# Conservation of energy with rotational motion problem

1. Nov 13, 2012

### theBEAST

1. The problem statement, all variables and given/known data
Alright so I am confused about why the solution does not include the kinetic energy due to rotational energy from I_g2 as indicated in red in the following image. I don't understand why they would neglect it... I calculated the value and it makes a big difference.

2. Nov 13, 2012

### aralbrec

The rotational kinetic energy measures energy of the body due to rotation around its center of gravity.

The person is not spinning around his center of gravity (located somewhere in his stomach); presumably he stays upright during the ride.

3. Nov 13, 2012

### theBEAST

But the person spins around the pivot?

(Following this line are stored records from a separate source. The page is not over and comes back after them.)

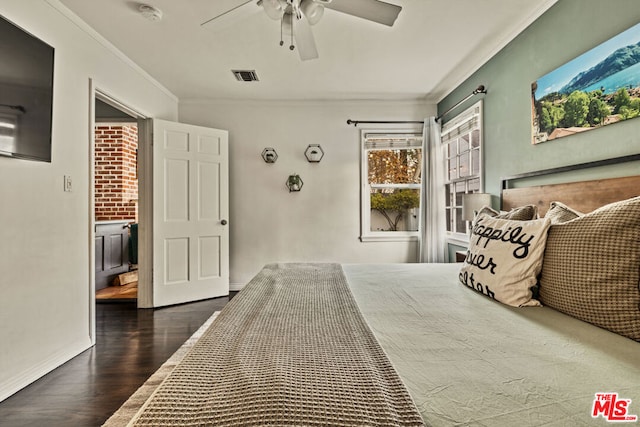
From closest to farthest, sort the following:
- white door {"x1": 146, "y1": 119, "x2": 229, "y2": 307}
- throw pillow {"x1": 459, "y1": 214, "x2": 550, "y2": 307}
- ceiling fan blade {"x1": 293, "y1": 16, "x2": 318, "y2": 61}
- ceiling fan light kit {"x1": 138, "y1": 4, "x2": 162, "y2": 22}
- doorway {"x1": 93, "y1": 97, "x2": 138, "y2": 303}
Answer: throw pillow {"x1": 459, "y1": 214, "x2": 550, "y2": 307}
ceiling fan blade {"x1": 293, "y1": 16, "x2": 318, "y2": 61}
ceiling fan light kit {"x1": 138, "y1": 4, "x2": 162, "y2": 22}
white door {"x1": 146, "y1": 119, "x2": 229, "y2": 307}
doorway {"x1": 93, "y1": 97, "x2": 138, "y2": 303}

OH is it because the center of gravity for the bar INCLUDES the person on it???

Are we suppose to make an assumption?

Last edited: Nov 13, 2012
4. Nov 13, 2012

### aralbrec

I just saw the question says 'neglect the size of the passenger' which means IG2 = 0. Notice that IG2 << IG1 anyway.

But just to continue... the person and bar are definitely treated separately here. If the person were rigidly attached to the bar so that he does not move with respect to the bar, you would be right to say the person has rotational kinetic energy 0.5*IG2*w^2. This is because the person would be like he is part of the bar and would posses the same w.

I assumed that this ride is like most rides where the person is seated in a carriage that is pinned to the end of the arm so that the person always stays upright. Then the person does not spin and has no rotational kinetic energy.